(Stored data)
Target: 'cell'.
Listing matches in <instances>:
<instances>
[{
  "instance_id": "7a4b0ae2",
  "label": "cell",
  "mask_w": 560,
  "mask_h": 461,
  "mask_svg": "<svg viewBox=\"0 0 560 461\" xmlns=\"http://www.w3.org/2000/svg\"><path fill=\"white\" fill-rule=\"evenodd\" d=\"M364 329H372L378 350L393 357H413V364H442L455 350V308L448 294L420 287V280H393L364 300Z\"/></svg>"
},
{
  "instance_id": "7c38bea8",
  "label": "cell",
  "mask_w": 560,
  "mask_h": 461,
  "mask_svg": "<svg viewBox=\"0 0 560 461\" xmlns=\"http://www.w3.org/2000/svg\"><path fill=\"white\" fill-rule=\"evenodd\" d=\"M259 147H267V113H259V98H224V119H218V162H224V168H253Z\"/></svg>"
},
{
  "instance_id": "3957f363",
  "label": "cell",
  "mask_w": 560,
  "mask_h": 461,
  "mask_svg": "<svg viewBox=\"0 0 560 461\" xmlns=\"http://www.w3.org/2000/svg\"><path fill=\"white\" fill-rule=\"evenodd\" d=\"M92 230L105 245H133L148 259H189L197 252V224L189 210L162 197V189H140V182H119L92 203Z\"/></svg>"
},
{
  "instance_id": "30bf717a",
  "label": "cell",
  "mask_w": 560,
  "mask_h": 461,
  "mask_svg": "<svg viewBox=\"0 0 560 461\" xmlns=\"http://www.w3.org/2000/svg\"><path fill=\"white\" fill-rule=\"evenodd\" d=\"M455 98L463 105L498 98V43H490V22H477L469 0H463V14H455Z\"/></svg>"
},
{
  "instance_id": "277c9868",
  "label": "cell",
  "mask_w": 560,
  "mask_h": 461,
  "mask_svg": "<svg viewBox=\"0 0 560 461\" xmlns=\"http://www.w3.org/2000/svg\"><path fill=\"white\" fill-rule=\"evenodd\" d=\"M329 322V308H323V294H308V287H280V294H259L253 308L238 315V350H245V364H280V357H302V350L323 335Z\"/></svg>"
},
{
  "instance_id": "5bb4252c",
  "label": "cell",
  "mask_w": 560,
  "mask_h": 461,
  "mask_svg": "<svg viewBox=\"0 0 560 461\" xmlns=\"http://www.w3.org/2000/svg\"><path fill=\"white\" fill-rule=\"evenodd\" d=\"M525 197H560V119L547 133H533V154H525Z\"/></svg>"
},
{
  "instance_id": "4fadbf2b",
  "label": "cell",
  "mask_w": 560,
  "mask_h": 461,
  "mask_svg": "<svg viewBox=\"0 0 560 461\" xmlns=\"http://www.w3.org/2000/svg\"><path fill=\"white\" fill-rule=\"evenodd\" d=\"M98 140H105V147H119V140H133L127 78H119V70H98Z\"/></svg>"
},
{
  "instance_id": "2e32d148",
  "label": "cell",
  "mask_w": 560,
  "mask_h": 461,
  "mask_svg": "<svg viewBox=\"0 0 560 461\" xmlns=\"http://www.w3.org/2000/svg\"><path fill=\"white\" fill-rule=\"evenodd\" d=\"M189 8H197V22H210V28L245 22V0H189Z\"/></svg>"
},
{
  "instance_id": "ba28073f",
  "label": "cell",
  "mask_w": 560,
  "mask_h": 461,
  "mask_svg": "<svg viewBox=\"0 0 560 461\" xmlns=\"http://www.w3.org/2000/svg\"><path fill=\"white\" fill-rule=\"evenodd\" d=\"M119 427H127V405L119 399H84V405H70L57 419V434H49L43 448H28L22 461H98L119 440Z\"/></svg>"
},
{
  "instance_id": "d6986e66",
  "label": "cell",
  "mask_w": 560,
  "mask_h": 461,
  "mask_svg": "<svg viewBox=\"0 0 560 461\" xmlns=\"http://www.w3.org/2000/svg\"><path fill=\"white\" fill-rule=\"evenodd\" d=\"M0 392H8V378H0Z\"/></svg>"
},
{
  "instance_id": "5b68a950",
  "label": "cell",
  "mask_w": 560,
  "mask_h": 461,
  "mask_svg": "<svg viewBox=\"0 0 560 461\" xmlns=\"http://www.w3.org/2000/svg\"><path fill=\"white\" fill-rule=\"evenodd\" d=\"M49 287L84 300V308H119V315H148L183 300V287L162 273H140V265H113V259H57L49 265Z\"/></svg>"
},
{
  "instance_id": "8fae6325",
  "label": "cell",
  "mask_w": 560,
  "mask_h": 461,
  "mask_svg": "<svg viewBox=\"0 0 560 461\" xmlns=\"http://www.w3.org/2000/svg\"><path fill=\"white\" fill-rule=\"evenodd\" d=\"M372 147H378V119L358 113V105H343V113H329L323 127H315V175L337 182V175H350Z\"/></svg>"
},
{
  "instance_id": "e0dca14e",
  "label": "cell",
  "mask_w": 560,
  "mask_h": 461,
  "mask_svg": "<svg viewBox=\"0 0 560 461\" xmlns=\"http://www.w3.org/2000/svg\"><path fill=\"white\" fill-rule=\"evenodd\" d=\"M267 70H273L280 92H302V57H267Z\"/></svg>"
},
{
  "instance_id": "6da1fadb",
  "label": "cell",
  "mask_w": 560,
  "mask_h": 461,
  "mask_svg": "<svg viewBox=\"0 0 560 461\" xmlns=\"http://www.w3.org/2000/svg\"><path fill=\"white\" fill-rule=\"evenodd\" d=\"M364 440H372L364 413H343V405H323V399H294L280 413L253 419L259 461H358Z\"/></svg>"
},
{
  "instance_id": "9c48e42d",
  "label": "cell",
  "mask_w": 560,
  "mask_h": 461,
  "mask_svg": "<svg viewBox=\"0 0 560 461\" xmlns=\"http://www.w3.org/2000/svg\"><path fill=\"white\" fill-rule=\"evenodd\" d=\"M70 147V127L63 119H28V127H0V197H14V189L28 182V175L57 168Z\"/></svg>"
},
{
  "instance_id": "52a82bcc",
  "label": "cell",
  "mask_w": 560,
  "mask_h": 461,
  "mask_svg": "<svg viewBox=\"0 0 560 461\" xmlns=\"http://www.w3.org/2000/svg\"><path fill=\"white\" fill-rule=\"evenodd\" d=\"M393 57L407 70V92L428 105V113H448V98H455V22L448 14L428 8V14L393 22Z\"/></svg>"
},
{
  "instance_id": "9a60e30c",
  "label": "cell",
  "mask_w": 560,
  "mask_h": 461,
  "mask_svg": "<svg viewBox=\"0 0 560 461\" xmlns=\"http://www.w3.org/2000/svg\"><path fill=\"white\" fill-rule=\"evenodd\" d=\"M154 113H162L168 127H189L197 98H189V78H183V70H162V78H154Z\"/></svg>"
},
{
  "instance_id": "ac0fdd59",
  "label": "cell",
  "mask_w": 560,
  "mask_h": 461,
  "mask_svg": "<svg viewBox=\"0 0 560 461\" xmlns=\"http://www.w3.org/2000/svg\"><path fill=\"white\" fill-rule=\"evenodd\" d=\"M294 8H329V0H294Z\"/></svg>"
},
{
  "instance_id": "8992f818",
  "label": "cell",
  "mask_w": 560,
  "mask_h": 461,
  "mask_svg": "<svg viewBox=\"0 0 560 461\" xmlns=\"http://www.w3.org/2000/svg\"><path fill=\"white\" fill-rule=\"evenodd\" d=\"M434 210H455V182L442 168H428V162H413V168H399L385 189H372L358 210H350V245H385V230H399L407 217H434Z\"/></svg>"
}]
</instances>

TASK STATEMENT: Gather every line of the items above that contains the string "instances".

ANSWER TO THIS TASK:
Listing matches in <instances>:
<instances>
</instances>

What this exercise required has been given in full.